Fortis Healthcare, India’s second largest healthcare chain, has offered US $2.3 billion, for the three-quarters of the Asian hospital operator Parkway Holdings that it does not already own. The offer from Fortis follows an attempt by Khazanah Nasional, the state investment fund of Malaysia and a major shareholder in Singapore-based Parkway, to take control from Fortis by raising its stake from 23% to 51%. Khazanah offered $835 million in May to gain the controlling stake in Parkway. Fortis’s bid is likely to prompt a counterbid.
Fortis sees Parkway as being the centre in Singapore of an international medical empire and a step toward building a pan-Asian presence. Fortis with Parkway would have 12,200 beds and generate $1 billion in annual revenue. The margins with Parkway are much higher than current margins in India as health care costs in India have traditionally been low. The long-term goal of hospital chains like Fortis is medical tourism. Parkway operates hospitals in Singapore, Malaysia, India, China, Brunei and the United Arab Emirates. In India, Fortis expects a 30% in medical tourism patient numbers. In 2009 Fortis had 4000 medical tourists that contributed 10 per cent to the company’s total revenue, with the number for 2010 is expected to be over 5000. Parkway’s hospitals attract patients from Indonesia and the Middle East.
Brothers Malvinder and Shivinder Singh, who run Fortis, are moving to block Khazanah from gaining control of Parkway’s 16 hospitals in Asian countries, where health-care spending is increasing annually. Khazanah owns a stake in Apollo Hospitals, Fortis’ main competitor in the Indian healthcare market. Malvinder Singh plans to integrate Fortis with Parkway and operate the combined group of 68 hospitals in eight nations, from Singapore.
The bid for Parkway is a bold one but local markets are not sure how the Singh brothers will pay for this bid and worry that they could be paying too much. Once Fortis is folded into the Parkway umbrella, the synergies of scale from collapsing the two entities into one will be significant. The Singhs are believed to be negotiating with banks for short term funding to support the bid. Fortis may have control now but the crunch may come if a bidding war escalates. While the Singhs are dependent on private finance, the Malaysia government has funds from various sources available. State-owned oil company Petronas, owns a luxury 300-bed hospital in the country's capital, Kuala Lumpur, built two years ago in part to promote medical tourism, and has been looking for other investment opportunities in the sector.

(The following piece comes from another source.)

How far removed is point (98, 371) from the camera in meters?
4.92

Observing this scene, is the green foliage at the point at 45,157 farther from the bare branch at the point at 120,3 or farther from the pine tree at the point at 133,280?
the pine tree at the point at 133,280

The two offers share a common belief that rapidly growing demand for quality health services in Asia represents a unique business opportunity and that whoever controls Parkway will be in the best position to grow within Asia and beyond, and benefit from the rise in both medical tourism and health insurance in Asia. Malaysia’s state interest in Parkway is that it holds 24.1% of Parkway outright through Khazanah Nasional, the state-owned investment fund, and owns 60% of a Malaysian Parkway affiliate. Parkway also generates 26% of its revenue in Malaysia, while Parkway offers the opportunity to grab a leading position in high-end health care, an industry the government has singled out for strategic growth. For Fortis, Parkway offers a chance to expand from its base in India across the region, with both China and India representing big opportunities.